• [EXTRAIT DU TEXTE]
Fabien Guy apprivoise White Tiger
Interviews • Publié le 28/05/2011 par

 

« Obséquieux, haïssant les puissants et méprisant les faibles,

Sans foi, méfiant, cruel et sauvage (…), c’est le tigre blanc dans le cœur de l’escroc ! »

 

C’est par un carton décrivant la psychologie des personnages et ce qui deviendra un moteur dramatique que commence White Tiger. Enfants de l’escroc Mike Donovan, Roy et Sylvia se trouvent séparés lorsque leur père est trahi par Hawkes, son sous-fifre mais aussi indic pour la police. L’un et l’autre se croyant morts, ils grandissent et deviennent à leur tour des acteurs de l’escroquerie et du vol. Mais quand Roy retrouve sa sœur sans la reconnaître, il tombe également sur un Hawkes vieillissant contre qui sa soif de vengeance est intacte. Alors que ces trois personnages s’associent pour voler des bijoux, leur nature soupçonneuse les pousse à saborder leurs plans.

• [ÉNONCÉ]
Poursuivez le texte sur White Tiger à partir de sa dernière phrase. La liste qui suit n'a aucun rapport avec le texte sur White Tiger.

• [DOCUMENTS FOURNIS]

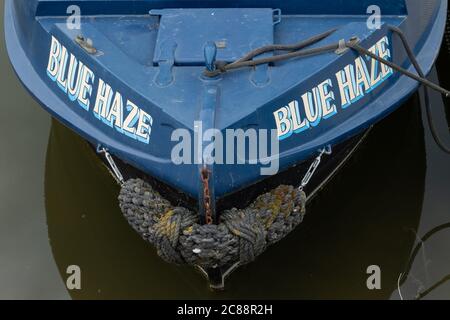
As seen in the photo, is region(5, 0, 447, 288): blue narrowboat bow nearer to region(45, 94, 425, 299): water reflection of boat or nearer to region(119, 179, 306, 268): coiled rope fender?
region(119, 179, 306, 268): coiled rope fender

• [CORRIGÉ]
Ce film de Tod Browning datant de 1923, inconnu jusqu’alors car retrouvé comme par miracle, est maintenant édité en vidéo dans un coffret hommage au réalisateur proposé par Bach Films et Lobster Films qui ont, à cette occasion, demandé à Fabien Guy de lui créer une bande originale. Le jeune musicien étant à priori étranger à la composition pour l’image puisqu’il s’agit de son tout premier travail pour le cinéma, la démarche des éditeurs ne pouvait aboutir que sur un résultat intéressant, et ceci à plusieurs titres. D’abord parce que la volonté de mettre la musique en avant pour une œuvre aussi importante est plutôt rare en France, mais aussi parce que la musique se révèle étonnamment pertinente de par la sensibilité musicale unique du compositeur. Alors même que les moyens employés sont à des lieues de l’ambition dont bénéficie le projet, c’est avec passion et modestie qu’il nous présente son parcours et son travail.

 

 

Pourriez-vous nous exposer votre parcours musical ?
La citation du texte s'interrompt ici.